As in many other areas of life, proper communication is key. Thus, a first suggested step is to promote appropriate discussions about the vaccination, including the creation of corporate education campaigns, provision of incentives to employees who get vaccinated and granting paid time off for employees to get the vaccine and recover from any potential side effects have also proven to be very effective in this process. Experience has shown that employers who follow this route often obtain positive results, as employees better understand how vaccination creates a safer workplace for everyone.

While philosophical objections to vaccines do not generally support valid exemptions, the safest approach from the employment perspective is to consider reasonable accommodations. In practice, such accommodations can consist of requiring unvaccinated employees to submit to weekly testing (among other safety precautions, including wearing masks and maintaining social distance), working remotely or even taking a leave of absence. While these accommodations may trigger additional costs and cause hardship for the business, they are still a valid way to try to accommodate employees' needs, especially until the pandemic is under control and legal challenges play out.

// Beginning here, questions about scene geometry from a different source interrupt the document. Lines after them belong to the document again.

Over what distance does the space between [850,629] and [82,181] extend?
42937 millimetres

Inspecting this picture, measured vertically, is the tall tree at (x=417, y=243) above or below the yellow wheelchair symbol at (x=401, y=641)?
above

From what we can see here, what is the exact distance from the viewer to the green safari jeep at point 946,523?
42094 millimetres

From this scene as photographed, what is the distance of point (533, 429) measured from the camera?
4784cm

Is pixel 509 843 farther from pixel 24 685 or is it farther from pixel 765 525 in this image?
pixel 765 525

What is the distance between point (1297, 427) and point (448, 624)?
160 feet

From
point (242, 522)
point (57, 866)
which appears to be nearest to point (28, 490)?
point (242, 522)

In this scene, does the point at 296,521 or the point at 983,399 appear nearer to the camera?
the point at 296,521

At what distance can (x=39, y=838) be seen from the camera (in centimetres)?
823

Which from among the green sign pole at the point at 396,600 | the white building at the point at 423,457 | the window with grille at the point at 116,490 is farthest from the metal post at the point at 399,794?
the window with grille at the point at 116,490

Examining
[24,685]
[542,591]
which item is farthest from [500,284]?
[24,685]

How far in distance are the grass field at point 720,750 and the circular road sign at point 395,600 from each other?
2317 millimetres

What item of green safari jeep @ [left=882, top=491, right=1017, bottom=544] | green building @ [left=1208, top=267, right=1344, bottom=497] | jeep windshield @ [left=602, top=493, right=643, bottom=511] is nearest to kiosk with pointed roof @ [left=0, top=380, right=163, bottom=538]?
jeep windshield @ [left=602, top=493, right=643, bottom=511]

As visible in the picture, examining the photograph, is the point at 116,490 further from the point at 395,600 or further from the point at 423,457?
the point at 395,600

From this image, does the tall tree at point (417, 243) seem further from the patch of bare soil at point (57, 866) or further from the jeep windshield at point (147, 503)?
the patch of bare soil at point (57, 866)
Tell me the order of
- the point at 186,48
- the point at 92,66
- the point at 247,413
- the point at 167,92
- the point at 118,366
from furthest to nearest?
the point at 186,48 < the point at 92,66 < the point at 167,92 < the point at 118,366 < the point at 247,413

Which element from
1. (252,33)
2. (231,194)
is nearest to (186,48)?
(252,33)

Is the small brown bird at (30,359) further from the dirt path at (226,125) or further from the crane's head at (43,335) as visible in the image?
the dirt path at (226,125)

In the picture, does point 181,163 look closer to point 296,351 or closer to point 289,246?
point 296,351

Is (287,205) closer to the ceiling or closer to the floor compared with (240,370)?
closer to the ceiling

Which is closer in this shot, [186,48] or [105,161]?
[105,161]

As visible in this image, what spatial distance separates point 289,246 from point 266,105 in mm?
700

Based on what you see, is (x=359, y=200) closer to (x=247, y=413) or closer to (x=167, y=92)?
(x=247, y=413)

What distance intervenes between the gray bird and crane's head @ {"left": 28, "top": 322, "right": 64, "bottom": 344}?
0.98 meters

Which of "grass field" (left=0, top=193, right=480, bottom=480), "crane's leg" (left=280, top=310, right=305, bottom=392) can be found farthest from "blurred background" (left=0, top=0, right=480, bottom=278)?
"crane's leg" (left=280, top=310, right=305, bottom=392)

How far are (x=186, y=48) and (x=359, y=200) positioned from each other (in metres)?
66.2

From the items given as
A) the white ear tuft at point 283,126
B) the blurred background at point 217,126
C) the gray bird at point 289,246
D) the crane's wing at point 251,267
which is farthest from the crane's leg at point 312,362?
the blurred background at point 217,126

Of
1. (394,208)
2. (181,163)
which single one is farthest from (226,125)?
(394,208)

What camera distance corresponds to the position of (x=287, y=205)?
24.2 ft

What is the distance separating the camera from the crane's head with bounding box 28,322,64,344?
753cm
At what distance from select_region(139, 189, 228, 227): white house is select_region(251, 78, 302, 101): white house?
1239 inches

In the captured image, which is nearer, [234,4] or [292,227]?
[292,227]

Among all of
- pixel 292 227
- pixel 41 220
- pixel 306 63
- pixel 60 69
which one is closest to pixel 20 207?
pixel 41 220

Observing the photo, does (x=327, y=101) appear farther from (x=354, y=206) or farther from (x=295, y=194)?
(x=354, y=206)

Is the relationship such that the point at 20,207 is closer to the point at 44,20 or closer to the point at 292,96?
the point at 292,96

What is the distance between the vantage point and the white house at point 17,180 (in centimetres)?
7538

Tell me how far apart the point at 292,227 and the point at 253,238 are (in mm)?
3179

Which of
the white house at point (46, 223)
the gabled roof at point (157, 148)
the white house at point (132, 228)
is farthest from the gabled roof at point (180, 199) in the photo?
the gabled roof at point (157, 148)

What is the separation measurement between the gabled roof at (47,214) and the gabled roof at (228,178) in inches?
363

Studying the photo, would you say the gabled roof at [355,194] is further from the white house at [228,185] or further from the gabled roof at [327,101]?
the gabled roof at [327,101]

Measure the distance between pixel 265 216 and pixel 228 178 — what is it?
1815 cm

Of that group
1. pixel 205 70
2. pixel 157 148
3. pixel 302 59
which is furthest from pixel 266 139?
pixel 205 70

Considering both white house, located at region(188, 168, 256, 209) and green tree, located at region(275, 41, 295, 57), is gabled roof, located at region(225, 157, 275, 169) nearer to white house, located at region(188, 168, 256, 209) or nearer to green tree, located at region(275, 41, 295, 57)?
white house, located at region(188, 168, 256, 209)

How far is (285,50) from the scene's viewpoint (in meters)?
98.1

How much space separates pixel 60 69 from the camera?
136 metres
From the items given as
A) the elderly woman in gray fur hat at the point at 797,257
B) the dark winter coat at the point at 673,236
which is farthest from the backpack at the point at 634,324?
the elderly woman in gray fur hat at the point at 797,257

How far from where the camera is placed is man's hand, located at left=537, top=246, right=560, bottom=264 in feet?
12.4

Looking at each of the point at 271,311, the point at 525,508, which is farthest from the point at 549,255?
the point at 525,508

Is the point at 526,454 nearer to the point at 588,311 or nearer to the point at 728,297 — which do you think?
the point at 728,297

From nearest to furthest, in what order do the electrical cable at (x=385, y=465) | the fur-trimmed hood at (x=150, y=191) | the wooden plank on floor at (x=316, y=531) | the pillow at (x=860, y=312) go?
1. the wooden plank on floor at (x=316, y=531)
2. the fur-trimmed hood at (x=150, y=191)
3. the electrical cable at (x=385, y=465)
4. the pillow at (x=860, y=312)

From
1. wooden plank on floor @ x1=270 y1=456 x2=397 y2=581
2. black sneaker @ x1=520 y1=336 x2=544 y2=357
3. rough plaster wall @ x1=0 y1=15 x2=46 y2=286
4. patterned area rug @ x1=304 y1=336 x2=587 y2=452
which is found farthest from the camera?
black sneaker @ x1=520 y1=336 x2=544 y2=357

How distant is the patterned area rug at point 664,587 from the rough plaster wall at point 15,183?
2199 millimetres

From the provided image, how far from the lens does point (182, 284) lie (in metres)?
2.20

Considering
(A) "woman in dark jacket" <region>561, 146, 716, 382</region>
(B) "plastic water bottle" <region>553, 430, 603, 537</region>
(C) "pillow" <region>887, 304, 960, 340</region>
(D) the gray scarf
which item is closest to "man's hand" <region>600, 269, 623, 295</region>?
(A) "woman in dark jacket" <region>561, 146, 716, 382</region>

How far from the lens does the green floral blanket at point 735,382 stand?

In more extreme cases, some employers have terminated the contracts of employees who refused to get vaccinated without presenting a valid reason. Although this approach is not risk-free in many jurisdictions, employer-favourable court precedents are generally growing, upholding vaccination requirements, especially when the employer properly evidences the business necessity. One aspect to be stressed, however, is that if the employer is able to achieve a reasonable level of workplace safety by asking employees to use masks, social distance or work remotely, this is still preferable to termination. As more local legislators enact additional guidance, employers will have additional security to determine the best course of action going forward.

The reality is that until the pandemic is over, both employers and employees must find ways to balance workplace safety with personal concerns. While today we already have scientific tools available (including vaccines and tests) that should allow us to strike the right balance, this is still a work in progress. Although there is no one-size-fits-all approach, there are certain common aspects that should be considered by multi-national employers at this time as we move forward together to the new workplace reality after the Covid-19 pandemic.